P.S.: How many of the Sidwell folk can be found in this part of Washington ?

Monday, November 17, 2008

How the Jews Voted: Exactly 78 Percent for Obama ?

Hasidim of Brooklyn: Strongly for McCain
photo by wayupnorthtonowhere


Upper Westside: Probably Obama Country
photo by Ed Yourdon

My friend was an Obama supporter. "Seventy-eight percent of the Jews," he told me, "voted like me." How did he know, how does anybody know anything ? The New York Times. Of course. All the news that's fit to print.

Nobody in authority asked me my religion when I voted. That doesn't happen, and if it did it would be illegal. But it appears that there are "exit polls" in which professional pollsters place themselves in front of polling places and importune voters who have just voted. I myself have never encountered such a pollster in more than 60 years of voting, but I have been told that this is, roughly, how the conversation goes:

Sir, would you mind telling me for whom you have just voted ? Thank you so much. Just a few more questions .... years of education ?, occupation ?, etc. etc., and yes, "religious preference." And then of course there is a quick peek to ascertain race.

As a result of such exit polling, we have information on a national scale that has been shown to be more-or-less accurate for the broad demographic groups. We know that McCain, like Bush before him, received a convincing majority of the white vote. And, this time round, we know that Black people voted Obama in overwhelming numbers. The same reports that tell us these well-established things also purport to tell us about the Jewish vote: 78% for Obama. The trouble is that unlike the large demographic groups, the small minority of Jews in this country (between one and two percent of the population) make any such precision illusory.

The New York Times, for example, carried a report on the exit poll that was conducted by Edison/Mitofsky on November 4. It seems that 17,224 voters, at 300 polling places nationwide, were interviewed that day by E/M. Among these there were about 350 Jews, of whom 78%, or about 270, said that they had voted Obama, with almost all the rest having voted McCain.

To what extent can these 350 individuals be said to be representative of the American Jewish electorate ?

The sample of 300 polling places, or about 5 per state, represents about one quarter of one percent of the nation's voting districts. It was drawn as a random sample of all the nation's districts, and, for purposes of the larger population, can yield reliable results. But to accept its validity as representative of the Jewish population, we have to assume that the Jews of the country (roughly one or two percent of the population) are randomly distributed, more or less, over all the voting districts, all over the country. The proportionate size of the Jewish communities of Williamsburg and Borough Park would have to be similar to those of Idaho and Utah. If that assumption does not hold, there is no validity in the result. (There are statistical techniques -- oversampling -- used for the larger minorities, to correct for some of these problems. There is no indication that such techniques have been used for the Jewish population. I have written to Edison/Mitofsky to get details of their methods, but so far I have had no reply.)
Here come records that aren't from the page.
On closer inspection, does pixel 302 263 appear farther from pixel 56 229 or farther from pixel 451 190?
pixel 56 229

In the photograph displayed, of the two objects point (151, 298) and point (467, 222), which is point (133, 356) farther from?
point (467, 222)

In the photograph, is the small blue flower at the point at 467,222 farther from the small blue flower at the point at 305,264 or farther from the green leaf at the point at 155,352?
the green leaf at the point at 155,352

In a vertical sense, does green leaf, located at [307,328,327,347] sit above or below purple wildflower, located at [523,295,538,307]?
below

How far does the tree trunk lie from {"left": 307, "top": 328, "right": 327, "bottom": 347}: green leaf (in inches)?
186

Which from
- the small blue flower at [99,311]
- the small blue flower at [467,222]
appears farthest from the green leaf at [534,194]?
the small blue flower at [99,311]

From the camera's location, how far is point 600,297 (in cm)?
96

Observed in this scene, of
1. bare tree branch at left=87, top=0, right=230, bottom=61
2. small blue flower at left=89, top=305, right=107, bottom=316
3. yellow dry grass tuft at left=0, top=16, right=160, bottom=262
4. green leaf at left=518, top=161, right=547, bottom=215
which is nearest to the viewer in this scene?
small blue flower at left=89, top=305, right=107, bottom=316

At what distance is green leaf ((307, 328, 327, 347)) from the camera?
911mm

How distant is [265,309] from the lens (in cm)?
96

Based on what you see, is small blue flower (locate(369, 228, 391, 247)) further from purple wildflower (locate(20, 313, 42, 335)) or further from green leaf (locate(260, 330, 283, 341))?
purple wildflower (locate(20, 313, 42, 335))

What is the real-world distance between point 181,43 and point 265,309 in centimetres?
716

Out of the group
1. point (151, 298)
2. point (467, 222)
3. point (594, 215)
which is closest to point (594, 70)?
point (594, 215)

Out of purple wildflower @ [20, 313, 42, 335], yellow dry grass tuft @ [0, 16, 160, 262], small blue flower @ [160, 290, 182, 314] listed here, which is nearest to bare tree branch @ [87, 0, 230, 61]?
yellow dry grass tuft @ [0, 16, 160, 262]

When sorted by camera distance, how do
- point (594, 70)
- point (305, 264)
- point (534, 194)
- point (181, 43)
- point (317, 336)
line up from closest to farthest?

The Brooklyn Paper has reported overwhelming support for McCain in Hasidic neighborhoods. No doubt there was heavy support for Obama on the Upper West side. The Jews of Wyoming, Idaho, Utah ? It is doubtful that the national pollsters ever encounter any of these at all. A valid sample of the American Jewish electorate would have to encompass such diversity. A national sample of all American voters, if it is of practicable size and complexity, cannot do this.

These exit polls almost certainly overstate the extent of Jewish support for Obama, for this reason: since they are based on methods that seek to create representative samples of the American population as a whole, they may do an adequate job of reaching Jews who are well dispersed in that population. But they cannot adequately reach those dense pockets of Jewish population that consist, to a large extent, of Orthodox Jews. And it is probable that these Orthodox pockets were much more favorable to McCain.

Did the Jews generally favor Obama over McCain ? Probably yes. But to the extent of 78 % ? Not likely.